There are so many ways to make puppets and there are plenty of kits available online and in craft shops. You can make sock puppets, paper bag/envelope puppets, glove puppets and thousands more. Here is a simple felt finger puppet we have made:
You will need:
Felt or paper/card/fabric
Draw your puppet shape onto the felt or chosen material. To get the size you need you could place your finger on the felt and draw your shape around it. Make sure to give yourself a bit of extra space around the edges because you need to glue or staple these.
Cut out your shape and draw around it onto another piece of felt or your chosen material. Cut this shape out.
Glue or staple around the edges of your finger puppet, don’t forget to leave a space at the bottom for your finger!
Decorate your puppet with googly eyes, woolly hair and anything else you think it needs.
Leave the puppet to dry.
Now you are ready to name your puppet and go and play!
I am a huge fan of Story Sacks for children of all ages, they are so versatile and engaging. Story Sacks are also the reason that I learned to sew. There are so many beautiful and inexpensive fabrics online, that once you have made one story sack, you will probably make them for everyone!
If you are not keen on sewing, you can adapt plain pillow cases or canvas bags and decorate them with fabric paints or cut out material shapes which you can glue or wonder web onto your bag. Or you can buy complete story sacks online.
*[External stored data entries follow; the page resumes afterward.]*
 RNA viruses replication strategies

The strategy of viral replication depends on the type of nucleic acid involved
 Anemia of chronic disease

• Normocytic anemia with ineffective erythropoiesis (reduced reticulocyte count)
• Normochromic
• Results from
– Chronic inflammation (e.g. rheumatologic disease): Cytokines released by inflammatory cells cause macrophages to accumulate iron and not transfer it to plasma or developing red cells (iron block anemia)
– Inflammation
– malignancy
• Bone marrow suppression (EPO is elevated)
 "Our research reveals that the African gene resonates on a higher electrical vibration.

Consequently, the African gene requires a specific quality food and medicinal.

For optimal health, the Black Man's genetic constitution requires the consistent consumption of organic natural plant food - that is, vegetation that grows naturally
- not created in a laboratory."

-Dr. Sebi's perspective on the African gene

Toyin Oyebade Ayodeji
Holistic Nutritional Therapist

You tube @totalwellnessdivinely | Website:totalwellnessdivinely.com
The nice thing about story sacks is that they are completely personal to you and your child. You can adapt them as your child grows, use them as you wish, change the stories and props and keep them forever.
You will need:
A sack, homemade or from a shop
Your child’s favourite book
Toys/ props/ puppets to support the story
Songs and rhymes that go with that story
Makaton signs, if available and you would like to use them
Make and decorate your sack. Fill it with all of the things listed above. If you are not confident with sewing or crafting, there are often classes available in local children's centres where you can make a story sack as part of a group. Story sacks are also sometimes available in local libraries.
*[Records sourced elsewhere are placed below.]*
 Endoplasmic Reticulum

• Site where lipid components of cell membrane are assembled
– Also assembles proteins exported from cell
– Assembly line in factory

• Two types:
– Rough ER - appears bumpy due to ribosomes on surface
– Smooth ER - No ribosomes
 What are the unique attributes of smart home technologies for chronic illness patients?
Share the story sack with your child, tell the story, play with the props, use the sign language, sing songs and rhymes, have fun!
Be sure to hang and bags that have long cords or handles somewhere that will not be a danger to your child when story time has finished.
Shoe Box Cinema
This is an activity I used to do as a child to tell stories to my class, who at the time, were a bedroom full of dolls and teddy bears!
You will need:
A shoe box or any other box you wish to use, ideally with a removable lid
Two sticks/ pencils/ cardboard tubes/ bamboo cane/ whatever you have to hand. These must be the same length and must be wider than the box.
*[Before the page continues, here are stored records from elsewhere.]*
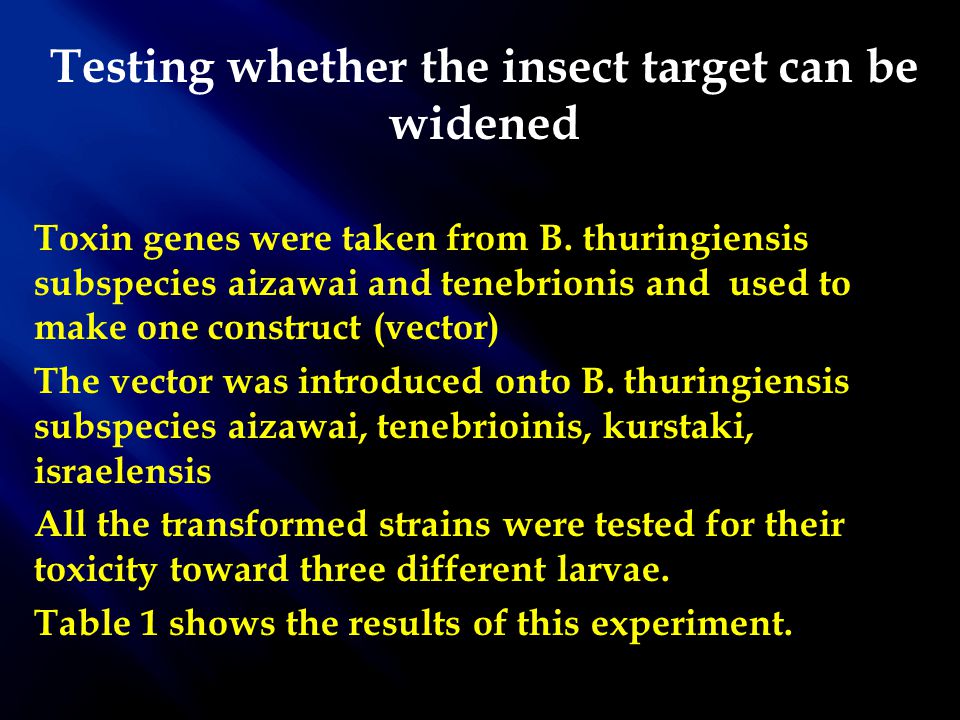 Testing whether the insect target can be widened

Toxin genes were taken from B. thuringiensis subspecies aizawai and tenebrionis and used to make one construct (vector)

The vector was introduced onto B. thuringiensis subspecies aizawai, tenebrioinis, kurstaki, israelensis

All the transformed strains were tested for their toxicity toward three different larvae.

Table 1 shows the results of this experiment.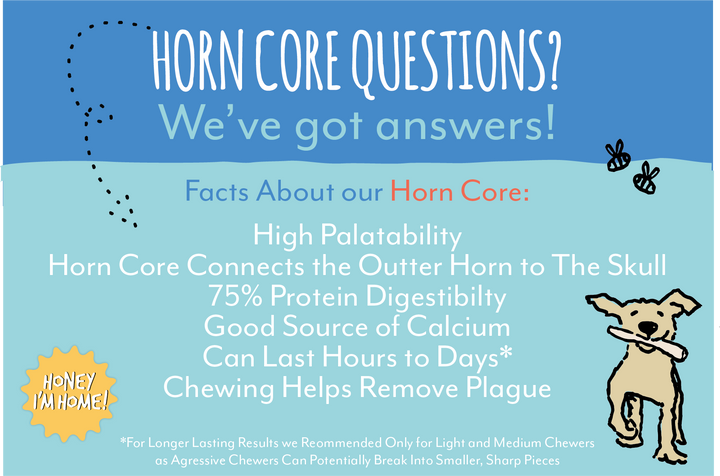 HORN CORE QUESTIONS?
We've got answers!

Facts About our Horn Core:

High Palatability
Horn Core Connects the Outter Horn to The Skull
75% Protein Digestibilty
Good Source of Calcium
Can Last Hours to Days*
Chewing Helps Remove Plague

HONEY I'M HOME!

*For Longer Lasting Results we Reommended Only for Light and Medium Chewers as Agressive Chewers Can Potentially Break Into Smaller, Sharp Pieces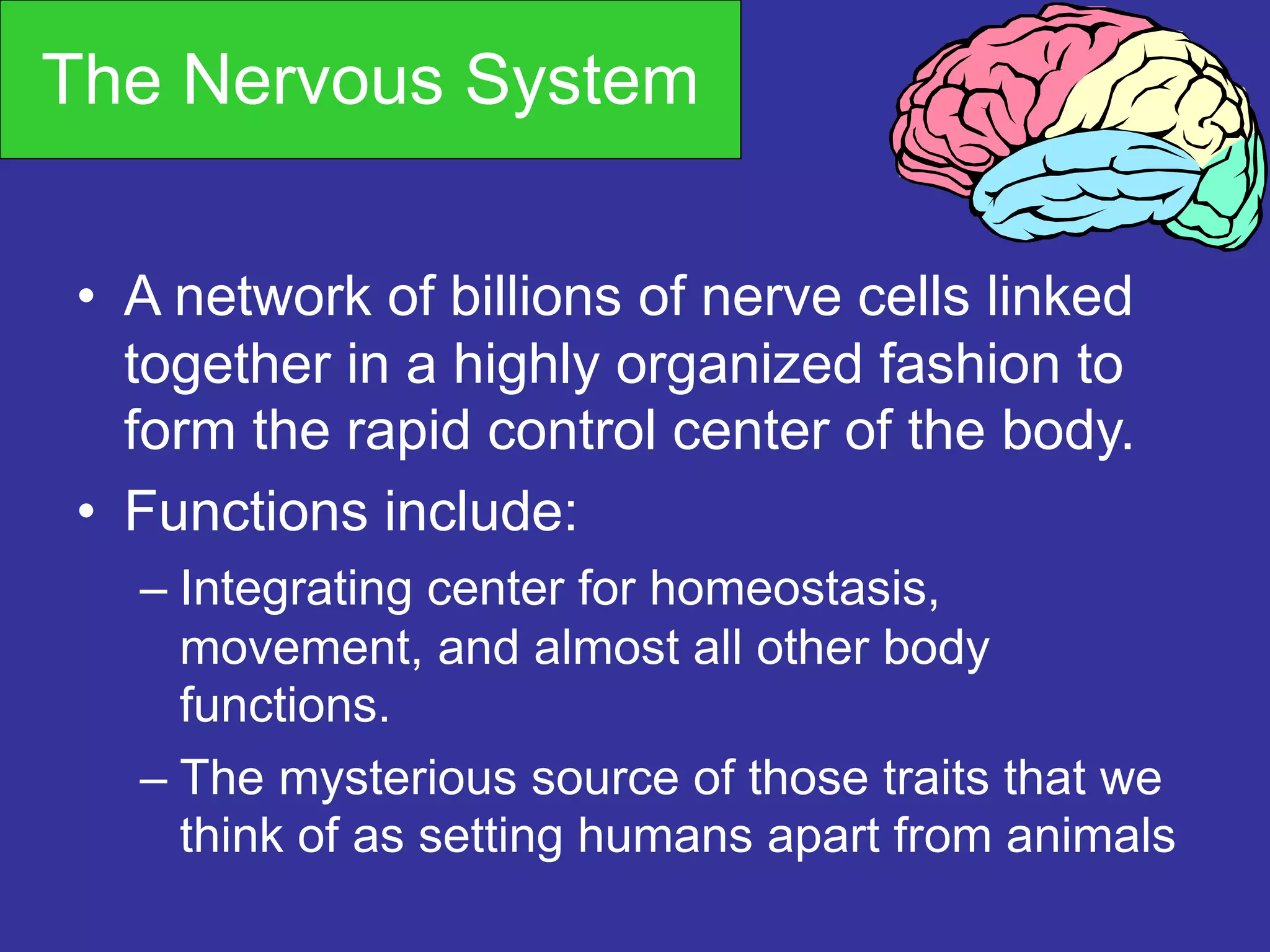 The Nervous System

• A network of billions of nerve cells linked together in a highly organized fashion to form the rapid control center of the body.

• Functions include:

– Integrating center for homeostasis, movement, and almost all other body functions.

– The mysterious source of those traits that we think of as setting humans apart from animals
Cut a window into the lid of box. This will be the “screen” where you will see your pictures.
Decorate the box however you like, using paints, pens, stickers etc. You could cover it with white paper first if you want a plain surface to decorate. Leave to dry.
Cut your paper into strips that are almost as wide as the inside of your box. Sticky tape these together in one long strip.
Draw your story onto the strip, leaving a gap between each picture. Write a script to go with your pictures if you want to. It might help you when you are telling your story.
Ask an adult to make holes in the sides of your box at the top and bottom. Push your sticks or tubes through the holes so that they poke out of both sides of your box. (This can be quite tricky!)
Tape the top of your story strip to the top stick/tube and then wind your stick clockwise so that all of your story strip curls around it.
Secure the bottom of your story strip to the other stick using tape. Now wind this stick anti-clockwise so that your whole story is at the bottom of the box, and the first page/scene is showing.
Put the lid on your box to create the screen.
Use the sticks/ tubes to wind your story forwards and use your script to tell the story to your audience. Use musical instruments and your voice to add sound effects.
You could draw lots of different stories onto strips of paper and use them as film reels, carefully removing one story from your box and taping in another.